If the Prime Minister would just occasionally answer a question, it might help, but generally I am a big supporter of the Speaker's recent attempts to bring some civility to proceedings. However, I would advise anyone turned off by PMQs to watch a Committee meeting or another debate, as MPs of all sides really can work together and debate things rationally and sensibly.

This year, I chose to raise the issue of 'legal highs', something that concerns me greatly, which I have raised before in this column, and which The Argus has led the way on exposing locally.

Legal highs are substances which are often sold in so-called 'head shops', such as the one that was recently closed in Pontnewydd, only for one to unfortunately re-appear in Pontypool. Whilst what they sell is legal, often because it is packaged as 'not fit for human consumption', the substances certainly shouldn't be considered safe. Police officers and healthcare professionals have told me some real horror stories about the effects of this rubbish - like people temporarily blinded, violently unwell or incapacitated. And like their illegal counterparts, as well as the health implications, 'legal highs' threaten to do a lot of social damage to our communities, especially because the sellers often seem to target younger people, via social media and cartoon-style advertising.

I raised the issue again in Parliament because these substances and the people that peddle them just won't seem to go away from our communities in Gwent. The response I got from other MPs of all parties suggests this isn't something isolated to my constituency - Jessica Morden, the MP for Newport East, shared her concerns in the debate, and several MPs approached me afterwards to tell me about problems in the towns and cities they represent.

The response locally has been encouraging too. Our AM Lynne Neagle continues to take the issue on in the Assembly. The Police, Torfaen Council and other agencies are working together to do what they can. And Cwmbran Community Council has taken action too, voicing their concerns and calling for action.

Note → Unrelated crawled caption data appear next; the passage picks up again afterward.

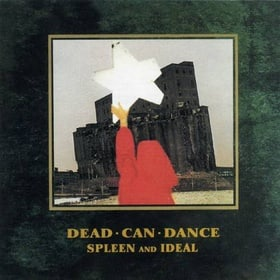 Spleen and Ideal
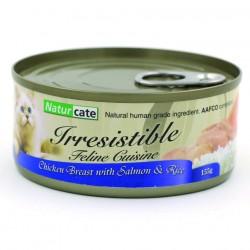 Naturcate NC#10 雞胸肉+三文魚 貓罐頭 155g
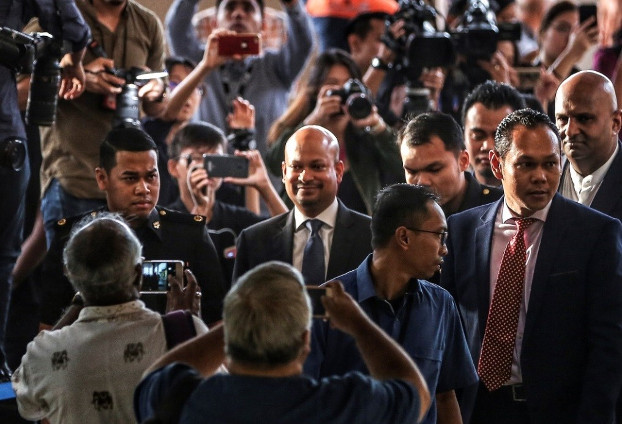 Former 1MDB CEO Arul Kanda arrives at the Kuala Lumpur Sessions Court, Dec.12, 2018. (S.Mahfuz/BenarNews)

But action is what is needed, for without further action from Government, there is a limit to what can be done to tackle this scourge on our streets. Local communities need more power to be able to close 'head shops'. We must challenge any notion that 'legal' equals 'safe', and highlight how awful the effect of these substances can be. And we need to look at international examples in countries like New Zealand, where the emphasis is placed more on sellers to prove that what they sell is safe. I'll now be putting forward a Commons motion on this issue, looking for cross-party support to take the issue further.